▸ **Reading passage**
# Cleaning Text

Teaching a computer accurately understand word-context has been an unsolved problem for a long time. Words with the same meaning can exist in a variety of expressions, and there are even new words born every day.

To solve this problem, a variety of research directions are under way which require huge text datasets for their respective purpose.
 
Cleaning text-data is a typical pre-processing task for data science and machine learning.

It consists of getting rid of the less useful parts of text through stopword removal, dealing with capitalization, special characters and other details.


## Step 1. Sneak peek into the data
Take a look at the data: explore its main characteristics like size and structure to see how sentences, paragraphs, text are built.

Understand how much of this data is useful for your needs.
Review the text to see what exactly might help.
In the case of Metamorphosis:

There are no obvious typos or spelling mistakes.
There’s punctuation like commas, apostrophes, quotes, question marks, and more.
Overall it is simple

## Step 2. Whitespace/Punctuation/Normalize Case
There are two ways

- do it Manually
- use the NLTK library
Although we usually prefer the latter, let’s learn how to do it manually to study cleaning text.

### < Manually >
We can do cleaning text manually in just a few lines of python code. Read, share, and change them to lowercase in three major steps.

#### 1. Load Data

In [1]:
# load text
filename = 'metamorphosis_clean.txt'
file = open(filename, 'rt')
text = file.read()
file.close()


#### 2. Tokenization
Tokenization describes splitting paragraphs into sentences, or sentences into individual words.
Sentences can be split into individual words and punctuation through a similar process. Most commonly we split words between white spaces.

▸ **Given problem A**
Reproduce verbatim the lines of the listing that run from the line containing "What is the measured" through the end of the listing, inclusive.
The passage on cleaning text and the listing have no connection to each other.

▸ **Exercise materials**
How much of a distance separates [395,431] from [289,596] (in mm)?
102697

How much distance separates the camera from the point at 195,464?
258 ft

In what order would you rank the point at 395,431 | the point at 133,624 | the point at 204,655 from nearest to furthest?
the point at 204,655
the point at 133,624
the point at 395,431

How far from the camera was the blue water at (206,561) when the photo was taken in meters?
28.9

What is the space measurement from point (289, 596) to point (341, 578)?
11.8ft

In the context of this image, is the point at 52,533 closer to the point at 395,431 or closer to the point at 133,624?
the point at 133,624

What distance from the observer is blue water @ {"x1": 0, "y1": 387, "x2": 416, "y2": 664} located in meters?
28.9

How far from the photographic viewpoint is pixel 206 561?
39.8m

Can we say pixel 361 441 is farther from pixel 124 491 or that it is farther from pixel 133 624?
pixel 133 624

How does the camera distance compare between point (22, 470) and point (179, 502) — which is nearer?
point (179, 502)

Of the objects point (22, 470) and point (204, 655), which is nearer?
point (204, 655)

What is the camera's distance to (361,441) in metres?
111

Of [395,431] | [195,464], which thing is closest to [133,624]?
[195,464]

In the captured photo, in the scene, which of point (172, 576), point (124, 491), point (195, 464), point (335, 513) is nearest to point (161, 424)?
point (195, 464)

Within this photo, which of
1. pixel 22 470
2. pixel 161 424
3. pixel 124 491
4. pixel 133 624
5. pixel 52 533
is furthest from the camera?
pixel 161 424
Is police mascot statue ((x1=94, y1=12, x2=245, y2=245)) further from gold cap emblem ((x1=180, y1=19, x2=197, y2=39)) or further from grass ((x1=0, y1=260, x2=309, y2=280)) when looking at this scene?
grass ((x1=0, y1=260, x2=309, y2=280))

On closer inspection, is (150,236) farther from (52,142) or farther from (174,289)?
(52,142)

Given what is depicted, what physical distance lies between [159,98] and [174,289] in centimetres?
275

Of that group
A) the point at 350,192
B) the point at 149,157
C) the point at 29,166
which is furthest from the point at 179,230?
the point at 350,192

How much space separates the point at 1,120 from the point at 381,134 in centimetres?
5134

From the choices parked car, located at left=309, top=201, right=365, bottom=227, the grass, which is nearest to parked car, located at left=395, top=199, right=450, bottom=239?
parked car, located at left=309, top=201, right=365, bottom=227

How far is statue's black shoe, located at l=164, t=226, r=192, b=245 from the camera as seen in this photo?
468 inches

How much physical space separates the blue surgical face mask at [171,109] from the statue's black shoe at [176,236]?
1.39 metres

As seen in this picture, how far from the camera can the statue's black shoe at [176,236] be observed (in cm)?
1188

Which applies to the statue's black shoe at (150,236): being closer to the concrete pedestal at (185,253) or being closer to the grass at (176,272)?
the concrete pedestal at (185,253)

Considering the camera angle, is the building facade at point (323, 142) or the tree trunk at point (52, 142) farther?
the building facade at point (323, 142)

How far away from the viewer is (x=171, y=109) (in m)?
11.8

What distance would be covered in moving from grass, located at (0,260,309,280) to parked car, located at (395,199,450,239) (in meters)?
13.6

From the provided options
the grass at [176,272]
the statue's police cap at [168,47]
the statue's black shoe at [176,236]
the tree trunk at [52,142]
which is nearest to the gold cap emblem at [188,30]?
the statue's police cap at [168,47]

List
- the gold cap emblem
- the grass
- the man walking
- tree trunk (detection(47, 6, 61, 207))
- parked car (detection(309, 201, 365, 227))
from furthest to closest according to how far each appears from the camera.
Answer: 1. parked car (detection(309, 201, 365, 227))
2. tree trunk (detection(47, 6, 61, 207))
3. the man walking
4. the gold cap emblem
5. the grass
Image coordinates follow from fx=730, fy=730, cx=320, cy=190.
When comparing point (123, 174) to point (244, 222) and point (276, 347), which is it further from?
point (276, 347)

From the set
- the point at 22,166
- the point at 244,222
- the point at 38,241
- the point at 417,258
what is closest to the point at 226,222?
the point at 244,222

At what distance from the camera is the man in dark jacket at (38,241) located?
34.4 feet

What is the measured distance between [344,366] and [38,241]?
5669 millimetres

▸ **Given problem B**
Proceed with the passage on cleaning text, continuing after its final sentence.

▸ **Exercise response A**
What is the measured distance between [344,366] and [38,241]?
5669 millimetres

▸ **Exercise response B**
There can be problems when a word is abbreviated, truncated or is possessive especially in the case of names that use punctuation (like O’Neil).
Split by Whitespace

In [2]:
# load text
filename = 'metamorphosis_clean.txt'
file = open(filename, 'rt')
text = file.read()
file.close()
# split into words by white space
words = text.split()
print(words[:100])

['ï»¿One', 'morning,', 'when', 'Gregor', 'Samsa', 'woke', 'from', 'troubled', 'dreams,', 'he', 'found', 'himself', 'transformed', 'in', 'his', 'bed', 'into', 'a', 'horrible', 'vermin.', 'He', 'lay', 'on', 'his', 'armour-like', 'back,', 'and', 'if', 'he', 'lifted', 'his', 'head', 'a', 'little', 'he', 'could', 'see', 'his', 'brown', 'belly,', 'slightly', 'domed', 'and', 'divided', 'by', 'arches', 'into', 'stiff', 'sections.', 'The', 'bedding', 'was', 'hardly', 'able', 'to', 'cover', 'it', 'and', 'seemed', 'ready', 'to', 'slide', 'off', 'any', 'moment.', 'His', 'many', 'legs,', 'pitifully', 'thin', 'compared', 'with', 'the', 'size', 'of', 'the', 'rest', 'of', 'him,', 'waved', 'about', 'helplessly', 'as', 'he', 'looked.', '"What\'s', 'happened', 'to', 'me?"', 'he', 'thought.', 'It', "wasn't", 'a', 'dream.', 'His', 'room,', 'a', 'proper', 'human']


In [3]:
# Split By Words
# load text
filename = 'metamorphosis_clean.txt'
file = open(filename, 'rt')
text = file.read()
file.close()
# split based on words only
import re
words = re.split(r'\W+', text)
print(words[:100])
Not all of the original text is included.